"Inspired by the Beat Generation and footloose spirit of postwar America, the Drifter hotel combines streamline modernism and eclectic design, creating a playful new enclave on an industrial stretch of Tulane Avenue in New Orleans," said the hotel, which is the first from trio Jayson Seidman, Zach Kupperman, and Alex Ramirez.
The trio used roughly troweled concrete and tiles sourced from Oaxaca to update the hotel's 20 rooms. Accommodation options include king, queen and bunk rooms, all with beds made from dark-wood boards and including custom furniture pieces.
The same timber panels are used behind the cafe counter, where other wall surfaces are decorated with patterns of tropical leaves in pink and green.
Furniture appropriate to the period provides additional colour here and in the adjacent lobby space.
Comfy chairs and sofas are arranged beneath globe-shaped pendant lamps hung from the wooden ceiling, while foliage blocks some of the light from the large windows.
A bar in the lobby has a counter wrapped in small white tiles, which also cover thin pillars that reach up to the ceiling.
"The hotel's interiors are a vibrant showcase of tropical colours and textures," said the team.

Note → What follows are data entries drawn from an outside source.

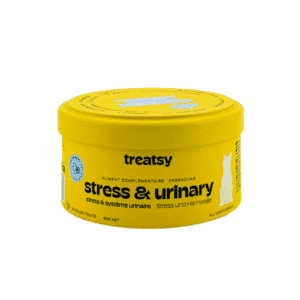 Treatsy Stress & Urinary pentru reducerea stresului și susținerea tractului urinar, 90 g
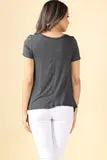 The Not Basic Charcoal Grey Shirt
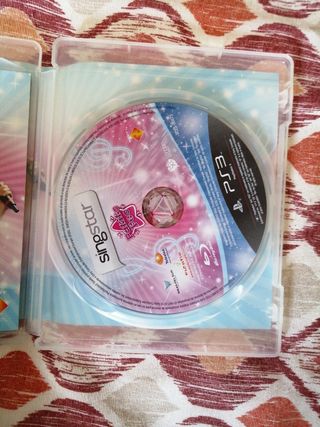 Singstar Patito Feo ps3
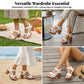 🌼 ¡OFERTA POR TIEMPO LIMITADO 50% DE DESCUENTO! ✨Sandalias de Plataforma para Mujer de Verano con Velcro Ajustable y Suela Antiderrapante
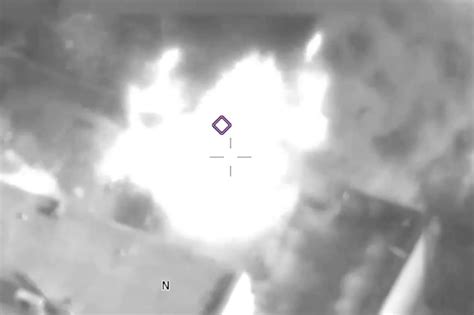 declassified drone footage shows botched strike  killed  afghans
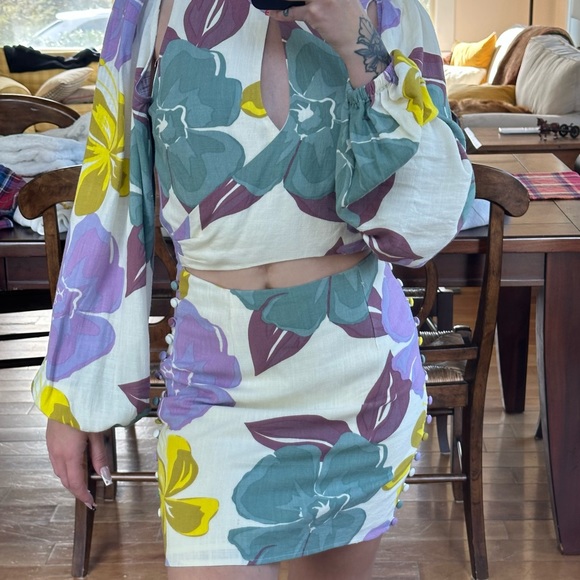 Sabo Skirt Zelle Keyhole Dress - Picture 5 of 5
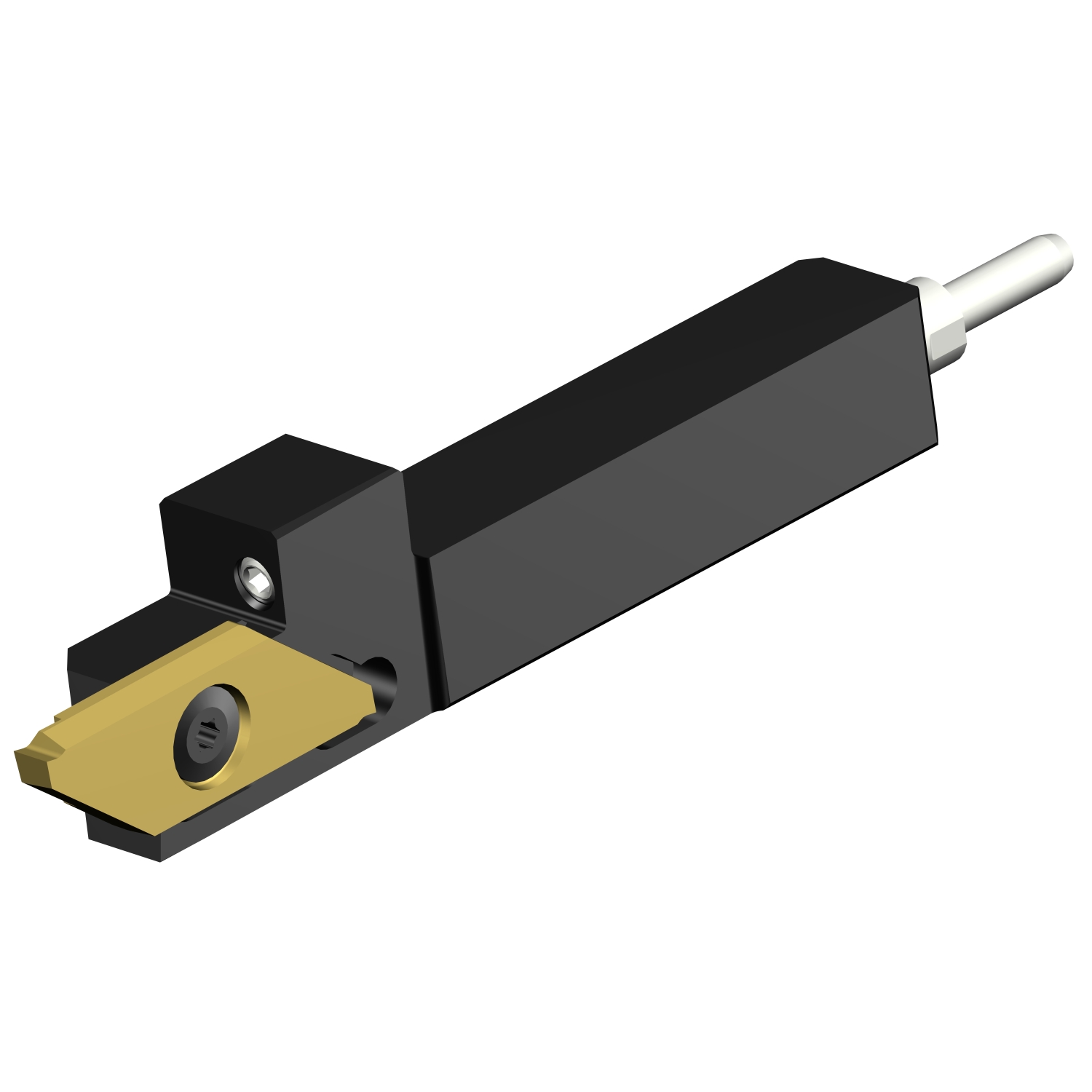 QS-SMALR063XHP  CoroCut® XS QS shank tool for parting and grooving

At the back, a pool area with a brick terrace is used for relaxing and hosting events. Features include a giant disco ball, an indoor/outdoor bar and a wall designed to reference the work of Mexican architect Luis Barragán.
The Drifter opened last month and recently became part of the Design Hotels curated collection of getaway spots.
The hotel is the latest in a string of mid-century renovations in the US, as popularity for the architectural style continues. Other boutique options that have opened in motels and motor lodges from the period include properties in Austin, California, Wyoming and New York's Catksills.